The 2006 SE Charger: Detroit Yells a Rowdy Howdy
This article is from the archive of The New York Sun before the launch of its new website in 2022. The Sun has neither altered nor updated such articles but will seek to correct any errors, mis-categorizations or other problems introduced during transfer.

I’m a good ol’ boy from Louisiana who despises the Confederate flag and doesn’t think much of General Robert E. Lee.
But I’ve long kept a die-cast model of “the General Lee” on my desk, replete with its rooftop rebel banner, big “01” side-panel markings and racing-orange exterior paint.
The General Lee is a 1969 Dodge Charger R/T, the motorized star of “The Dukes of Hazzard” TV comedy, aired on CBS from 1979 to 1985.
I loved that car – a quintessential Detroit muscle machine, heavy on power but lacking in grace. Thus, choosing this week’s test vehicle was easy. Simultaneously arriving for review were the 2005 Mazda RX-8, the 2006 Land Rover Range Rover supercharged luxury sport utility vehicle, and the 2006 Dodge Charger SE.
The SE is the base edition of the new Charger line rolling into Dodge showrooms across America. “Base” means a 3.5-liter, 250-horsepower engine; a plain-as-grits interior with cloth seats; 17-inch-diameter steel wheels and black sidewall tires.
The Charger SE was the undisputed commoner among the royalty in the driveway. But after I sat behind its steering wheel and put its five-speed automatic transmission in “Drive,” I kept moving.
There was more than nostalgia to this one. Nostalgia is the stuff of memory, and memory can be betrayed by extant reality. If what you’re driving is bad, what you remember as good doesn’t matter. You’re disappointed. You want to get out.
I stayed in. Even with its supposedly base V-6 engine, the Charger SE was a gutsy runner. The absence of optional extras – sunroof, fancy instrument panel, leather-surfaced seats, leather-covered shifter knob and bragging-rights exterior logos – simply meant fewer distractions. This was the car as solo entertainment, and it performed well.
I toyed with the idea of driving to Suffolk, Va. Ben Jones, the singer who played Crazy Cooter in the original “Dukes of Hazzard” TV series, was performing there July 22 with his Cooter’s Garage Band. Promoters for the concert said “the General Lee” also would be there, and I wanted to see the car more than I wanted to hear Mr. Jones. But that would have meant a 400-mile round-trip from my home in Arlington, Va., and, as I said, there were two other cars waiting in the driveway.

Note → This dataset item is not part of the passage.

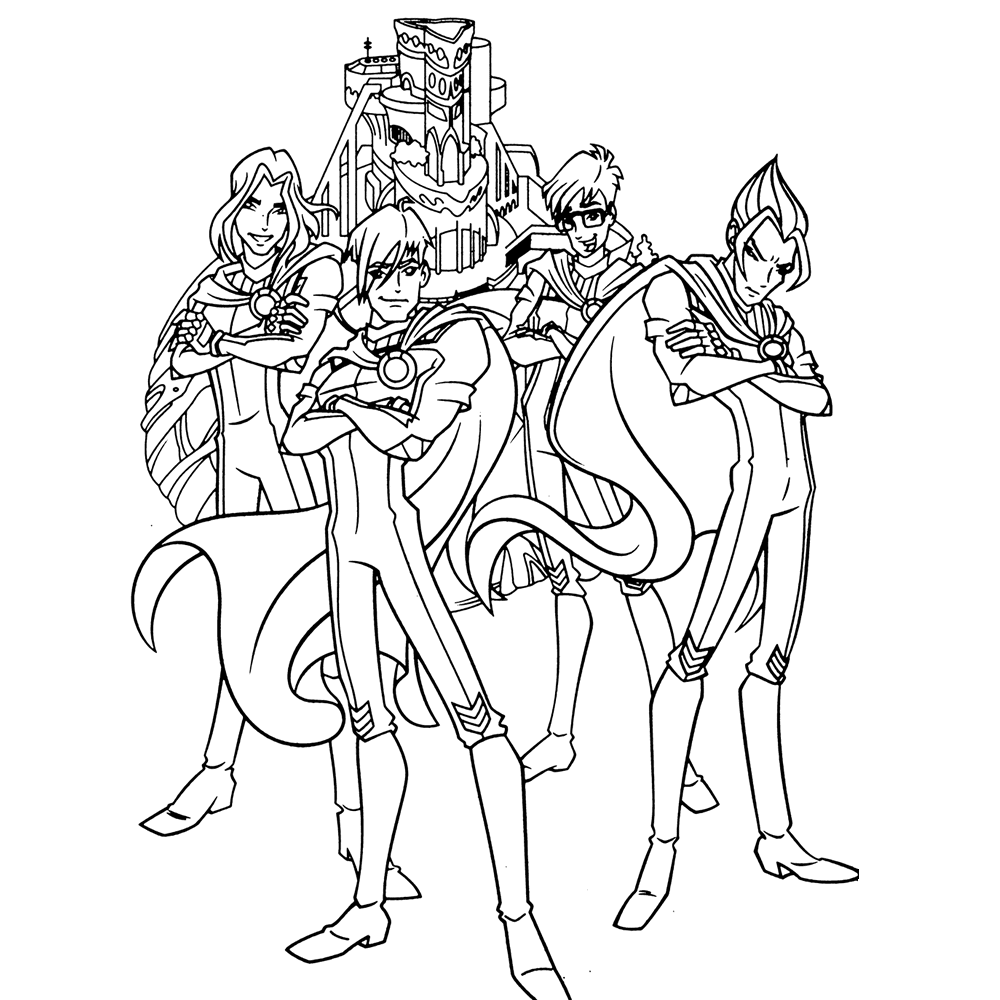 Winx Club Fairies and Specialists thumbnail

But I made the best of my time in the Charger SE – taking back roads, taking advantage of the many twists and turns in Virginia’s Shenandoah Valley, hunting for curves. Some rest-stop spectators were disappointed that the Charger in my possession was not the “real Charger,” as several of them put it. They were referring to the new Charger R/T with its humongous 340-horsepower, Hemi V-8 engine.
I told them the Charger SE was real enough, that you could go to jail in it just as quickly as you could in the new R/T or the tricked-out Daytona R/T, which comes with a Hemi V-8 and a golly-Miss-Molly, holy-cow, slap-dang appearance package. But Charger SE detractors were not impressed. Perhaps they’ll change their minds when they get a chance to drive the car.
The 2006 Chargers come from good stock. They share the rear wheel-drive platform used in the popular Chrysler 300 sedan and Dodge Magnum wagon. That means they also have four doors instead of two, the configuration of “the General Lee” and the original Charger coupe, introduced in 1966.
Some purists are complaining about the design change. But they’ll have to get over it, just as I’ll have to overcome my animosity toward a cross-barred flag that no longer means to most of its modern bearers what it has always meant to me.
Change happens. Two doors become four to serve new-generation drivers and passengers who have different ideas of automotive convenience and comfort. A rectangular piece of cloth that symbolized slavery and bigotry to many, and rebellion against federal intrusion to others, has morphed into a surrogate checkered flag flown in victory at NASCAR races.